The Good: The USDA report was shrugged off by the market yesterday as the prospects for increased stocks of corn did not seem to phase the market. Spring wheat was not featured in the USDA report, but futures have been quietly trying to stage a rally. Planting progress for spring wheat remains behind normal with only 42 pee cent of the crop in the ground at the beginning of the week. This certainly push any concerns about a late season increase in spring wheat acres this year. The weekly spring wheat chart is constructive as the bounds of the 20 and 40 day moving averages are have been tested and have held. There is a seasonal tendency to rally during the spring after planting. The market need to break out of the 40 day moving average of US$5.26 per bushel to open up higher levels. Keep a close eye on the spring wheat close at the end of this week for signs of a potential rally.
The Bad: Senator Lindsay Graham from South Carolina – a pork and soybean producing state, decided to announce yesterday that he would be introducing a bill to censure China if they don’t “come clean” on the COVID-19 outbreak. Of course equity markets moved lower in the overnight session on the news. Just when the impacts of the U.S. trade deal should be kicking in, U.S. politicians seem to want to punish China. Without a trade deal, the numbers that USDA just published are not realistic as China would quickly retaliate to new U.S. measures related to the coronavirus.

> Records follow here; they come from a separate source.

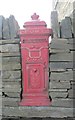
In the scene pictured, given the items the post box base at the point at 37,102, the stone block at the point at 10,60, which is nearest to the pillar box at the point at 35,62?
the post box base at the point at 37,102

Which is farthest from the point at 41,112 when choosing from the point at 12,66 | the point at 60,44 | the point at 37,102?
the point at 60,44

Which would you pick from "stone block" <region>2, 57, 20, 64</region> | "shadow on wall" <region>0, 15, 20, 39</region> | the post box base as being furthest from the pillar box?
"shadow on wall" <region>0, 15, 20, 39</region>

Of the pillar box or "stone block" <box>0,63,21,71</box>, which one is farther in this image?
"stone block" <box>0,63,21,71</box>

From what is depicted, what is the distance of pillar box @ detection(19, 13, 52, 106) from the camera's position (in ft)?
14.0

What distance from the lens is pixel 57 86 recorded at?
4.34m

The Ugly: Equity markets appear to be poised for a rough week. Ongoing concerns about China and the weak economy continue to roil the markets. The risks of reopening the economy and the impact on the economy is the largest concern. COVID-19 cases have flattened in the U.S., but some areas of the country are reopening the economy as the number of cases moves higher. Market valuations currently seem to projecting a “perfect” reopening of the economy.